Posto esses termos, o que pode então ser a filosofia, esse estranho amor a uma arte de desenhar, sobre as nuances de nossos corpos, figuras que nos marcam tanto mais profundamente, dado que nos atingem de modo mais insidioso e sutil? O filósofo é, sem dúvida, um ser mágico — o senso comum de todas as eras o atesta. Mas de que magia ele é capaz? Devemos, antes de mais nada, afastar a sombra do moralismo. O moralismo, entidade complexa sobre muitos aspectos, está sempre preso a pelo menos duas chaves: a instância contratual, enquanto elemento de ênfase da severidade da lei social, e a instância psicológica, enquanto elemento que permite, pela própria severidade da biologia, torcê-la ao mesmo tempo em que a obedece. O moralista realmente sofre sob o peso de uma lei cada vez mais absoluta, mas apenas porque há, no horizonte, a promessa de um prazer inicialmente ensinado. E, de fato, é justamente essa bem humorada porem doentia inversão — aplicação prazerosa de uma lei que deveria causar sofrimento — que melhor caracteriza as fantasias moralistas. O filósofo, por sua vez, rejeita toda a promessa hedonista desses contratos, afasta-se, e para sempre, do sopro gélido da lei que nos deixa insensíveis a todo ardor e sofrer. À frieza contratual do moralista, o filósofo contrapõe a exaltação de suas paixões, de seu ethos. O moralismo é a arte de se extrair prazer de nosso sofrimento; a filosofia é a arte de se extrair mais prazer de nosso conhecimento. Ela se instala na dobra do pensamento sobre si mesmo. Muito já foi dito sobre a filosofia ser sempre um pensar crítico. A crítica é sempre um pensar sobre o pensar, meta-pensar que eleva o controle sobre nossas vidas e escolhas. A filosofia, enquanto amor ao pensar, é, pois, o processo de redobrar-se o conhecimento.
Já se afirmou, certa vez, que nós somos hábitos, nada mais que hábitos, simplesmente o hábito de dizer Eu. Alguns, talvez, prefeririam afirmar que tais hábitos são, na realidade, vícios. Seríamos, assim, o simples vício de ser nós mesmos. É uma correção injusta. Todo vício, porém, nos lembra que há um problema para o qual ele é uma resposta. Existem vícios inatos, pouco transcendentais. Adquire-se sempre um vício como uma resposta a uma circunstância dada em nossa história de vida ou de desenvolvimento biológico.

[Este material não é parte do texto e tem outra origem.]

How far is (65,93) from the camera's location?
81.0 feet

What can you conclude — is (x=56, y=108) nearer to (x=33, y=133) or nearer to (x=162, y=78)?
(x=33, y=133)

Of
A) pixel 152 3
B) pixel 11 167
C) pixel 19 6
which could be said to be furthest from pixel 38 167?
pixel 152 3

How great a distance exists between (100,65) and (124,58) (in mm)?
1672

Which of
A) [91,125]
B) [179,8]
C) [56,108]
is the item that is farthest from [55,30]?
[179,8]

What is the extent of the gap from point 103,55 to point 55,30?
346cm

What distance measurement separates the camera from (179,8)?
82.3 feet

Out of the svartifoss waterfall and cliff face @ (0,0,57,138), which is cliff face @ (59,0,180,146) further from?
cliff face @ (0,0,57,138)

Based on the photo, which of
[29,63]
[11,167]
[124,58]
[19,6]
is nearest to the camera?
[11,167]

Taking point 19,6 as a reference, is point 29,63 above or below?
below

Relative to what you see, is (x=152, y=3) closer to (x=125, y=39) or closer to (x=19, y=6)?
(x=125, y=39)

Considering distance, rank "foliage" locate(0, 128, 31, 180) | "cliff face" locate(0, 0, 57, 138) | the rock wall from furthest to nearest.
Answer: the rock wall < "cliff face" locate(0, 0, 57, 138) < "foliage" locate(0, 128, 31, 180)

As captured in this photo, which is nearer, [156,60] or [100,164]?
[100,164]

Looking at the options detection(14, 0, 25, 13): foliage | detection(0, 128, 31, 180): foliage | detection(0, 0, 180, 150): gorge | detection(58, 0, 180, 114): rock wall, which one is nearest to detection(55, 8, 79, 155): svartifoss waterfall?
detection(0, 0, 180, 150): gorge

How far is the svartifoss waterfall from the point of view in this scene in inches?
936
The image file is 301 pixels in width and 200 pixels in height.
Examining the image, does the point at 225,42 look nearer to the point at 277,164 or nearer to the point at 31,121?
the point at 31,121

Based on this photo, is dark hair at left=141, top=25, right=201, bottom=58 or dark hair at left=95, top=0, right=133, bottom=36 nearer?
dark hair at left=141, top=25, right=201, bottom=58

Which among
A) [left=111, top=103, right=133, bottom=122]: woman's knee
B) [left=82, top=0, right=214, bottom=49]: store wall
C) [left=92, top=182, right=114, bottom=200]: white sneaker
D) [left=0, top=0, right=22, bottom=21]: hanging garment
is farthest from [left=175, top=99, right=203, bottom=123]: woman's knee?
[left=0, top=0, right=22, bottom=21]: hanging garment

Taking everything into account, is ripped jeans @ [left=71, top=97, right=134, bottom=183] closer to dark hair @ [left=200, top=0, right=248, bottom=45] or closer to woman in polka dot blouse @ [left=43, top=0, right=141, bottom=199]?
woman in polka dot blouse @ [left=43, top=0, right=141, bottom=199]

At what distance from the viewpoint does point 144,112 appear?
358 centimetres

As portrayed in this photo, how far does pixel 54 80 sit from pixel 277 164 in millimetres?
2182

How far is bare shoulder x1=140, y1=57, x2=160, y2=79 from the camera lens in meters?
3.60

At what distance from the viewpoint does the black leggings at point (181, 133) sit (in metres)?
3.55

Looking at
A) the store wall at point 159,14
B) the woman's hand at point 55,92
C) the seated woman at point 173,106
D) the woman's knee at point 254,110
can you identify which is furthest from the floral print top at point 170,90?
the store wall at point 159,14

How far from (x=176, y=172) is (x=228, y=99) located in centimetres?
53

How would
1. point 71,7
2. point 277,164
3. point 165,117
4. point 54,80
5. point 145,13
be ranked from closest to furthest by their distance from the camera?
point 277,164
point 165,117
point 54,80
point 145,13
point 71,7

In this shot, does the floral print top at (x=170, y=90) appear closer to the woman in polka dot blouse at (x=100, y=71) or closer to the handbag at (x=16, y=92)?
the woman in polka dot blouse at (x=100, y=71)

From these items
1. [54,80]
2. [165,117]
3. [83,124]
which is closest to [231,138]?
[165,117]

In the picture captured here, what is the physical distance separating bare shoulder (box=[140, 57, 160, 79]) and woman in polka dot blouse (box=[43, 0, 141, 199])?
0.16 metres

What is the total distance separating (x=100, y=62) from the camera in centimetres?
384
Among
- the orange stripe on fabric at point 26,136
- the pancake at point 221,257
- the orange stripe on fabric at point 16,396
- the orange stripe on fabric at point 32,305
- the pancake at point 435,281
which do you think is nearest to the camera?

E, se o pensar pode ser um tesão, a filosofia deve ser a exploração desse tesão, a tentativa sempre renovada de esgotá-lo, de levá-lo a cabo. O vício arruína o corpo; a exploração do vício é um processo de dilaceração potencializado. Dissolução do eu, esfacelamento do corpo. Em oposição a isso é Dionísio, deus da alegria e do vinho, o deus patrono de toda filosofia. Dionísio, lembremos, é a alegria encarnada, produto da carne satisfeita. Todo filosofar é, assim, sacrifício a Dionísio, adoração perpétua da parte de si que não se rende a nenhuma falsa promessa e a nenhum desencanto. O filósofo é também um ser privilegiado.